盲信5

櫻井の殺人事件は今頃になって進展を見せたようだった。

元々はジェヒョンが容疑者として挙げられていた事件だったが、新たな容疑者として、当時その付近に住んでいたらしい大学生が挙げられたようだ。逮捕されたものの、彼はまだ、この件に関する容疑を否認しているらしい。
彼は他の事件で、婦女暴行と強盗の容疑で検挙されたのだが、住んでいた場所が、あの事件のあったジェヒョンのアパートのすぐ近くであり、そのためにかつての事件の容疑もかけられたという。
とはいえ、現場には十分な証拠がなかったことは、前回のジェヒョンの裁判の際にも分かっている。そのために、彼が犯人であるという証拠も、そうではないという証拠もないのが現状だ。

悠太がそのことを初めて知ったのは、自宅で見ていたテレビを見ていた時であった。裁判を担当したものの、あまりひとつの事件に入れ込み過ぎるのは良くない。悠太は特に大きな感情を抱くこともなく、ニュースを見ていた。
強いて言うなら、もし真犯人がいたのだとすれば、ジェヒョンを救った自分の仕事も価値があったのだ、と安心した。テヨンにそのことを話しても、彼はあまり浮かない顔をしていたが。
世間からは忘れられようとしているこの事件だが、こうして久々に聞くと不思議な気分になる。
事件は忘れられがちだが、ジェヒョンは未だ世間の注目を浴びる存在のままだ。彼がこの事件がキッカケで有名になった作家であるということを一体何人が覚えているだろう。

そんな彼は今、中本家の姉と絶賛デート中である。今日の朝ルンルンと踊りだしそうなテンションの姉を、本日休暇中で遅い起床だった悠太は眠い目を擦りながら見送ったのだ。

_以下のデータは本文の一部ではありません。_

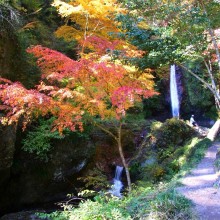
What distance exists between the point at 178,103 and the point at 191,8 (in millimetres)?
12470

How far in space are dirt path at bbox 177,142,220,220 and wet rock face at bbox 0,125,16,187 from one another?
523cm

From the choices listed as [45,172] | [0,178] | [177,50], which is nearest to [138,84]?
[177,50]

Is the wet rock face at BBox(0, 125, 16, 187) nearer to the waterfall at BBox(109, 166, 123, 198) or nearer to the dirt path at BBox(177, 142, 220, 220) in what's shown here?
the waterfall at BBox(109, 166, 123, 198)

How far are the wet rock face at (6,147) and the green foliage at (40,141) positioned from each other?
728mm

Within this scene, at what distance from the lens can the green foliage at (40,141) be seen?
8.94 m

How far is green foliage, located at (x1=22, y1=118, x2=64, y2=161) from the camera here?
8.94 metres

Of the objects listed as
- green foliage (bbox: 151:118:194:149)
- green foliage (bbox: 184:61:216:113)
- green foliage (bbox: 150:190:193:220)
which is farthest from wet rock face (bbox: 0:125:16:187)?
green foliage (bbox: 184:61:216:113)

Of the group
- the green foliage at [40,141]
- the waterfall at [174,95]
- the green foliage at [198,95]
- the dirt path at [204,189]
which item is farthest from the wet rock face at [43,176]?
the waterfall at [174,95]

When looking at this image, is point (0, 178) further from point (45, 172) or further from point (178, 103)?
point (178, 103)

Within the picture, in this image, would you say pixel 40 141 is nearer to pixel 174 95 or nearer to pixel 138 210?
pixel 138 210

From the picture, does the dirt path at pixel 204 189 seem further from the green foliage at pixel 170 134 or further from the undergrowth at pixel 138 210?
the green foliage at pixel 170 134

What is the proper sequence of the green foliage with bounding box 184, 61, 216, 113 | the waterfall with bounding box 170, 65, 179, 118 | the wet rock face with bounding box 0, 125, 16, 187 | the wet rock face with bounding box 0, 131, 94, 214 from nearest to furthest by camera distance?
the wet rock face with bounding box 0, 125, 16, 187 → the wet rock face with bounding box 0, 131, 94, 214 → the green foliage with bounding box 184, 61, 216, 113 → the waterfall with bounding box 170, 65, 179, 118

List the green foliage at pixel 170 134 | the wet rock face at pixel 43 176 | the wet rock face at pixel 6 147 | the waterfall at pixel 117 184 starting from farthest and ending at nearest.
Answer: the green foliage at pixel 170 134 < the waterfall at pixel 117 184 < the wet rock face at pixel 43 176 < the wet rock face at pixel 6 147

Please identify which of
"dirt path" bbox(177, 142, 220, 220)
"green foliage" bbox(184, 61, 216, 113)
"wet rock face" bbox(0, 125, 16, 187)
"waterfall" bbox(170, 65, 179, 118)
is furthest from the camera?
"waterfall" bbox(170, 65, 179, 118)
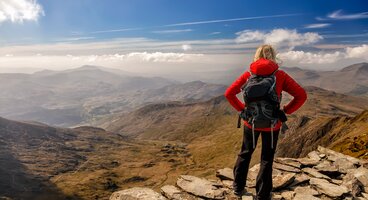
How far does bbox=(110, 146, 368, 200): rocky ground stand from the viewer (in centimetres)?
1588

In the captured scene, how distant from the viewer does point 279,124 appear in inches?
523

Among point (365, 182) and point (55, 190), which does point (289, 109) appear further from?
point (55, 190)

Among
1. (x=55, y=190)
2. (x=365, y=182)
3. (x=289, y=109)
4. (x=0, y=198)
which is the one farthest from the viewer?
(x=55, y=190)

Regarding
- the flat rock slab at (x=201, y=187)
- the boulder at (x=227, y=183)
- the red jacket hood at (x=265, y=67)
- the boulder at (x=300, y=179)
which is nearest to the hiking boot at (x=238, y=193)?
the flat rock slab at (x=201, y=187)

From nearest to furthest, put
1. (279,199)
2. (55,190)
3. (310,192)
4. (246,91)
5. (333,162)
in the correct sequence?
1. (246,91)
2. (279,199)
3. (310,192)
4. (333,162)
5. (55,190)

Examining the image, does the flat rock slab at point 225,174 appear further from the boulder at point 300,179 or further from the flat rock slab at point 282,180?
the boulder at point 300,179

朝は晴れていたが、昼過ぎ辺りから暗雲が立ち込めてきた。そして今は…。

「雨、か…」

しとしとと雨が降って肌寒くなってきた。
何か上に羽織れるものを部屋に取りに行こうと体を起こした悠太が、チラリと目を外に向けると、自宅の門からこちらへ向かってくる人影が見えた。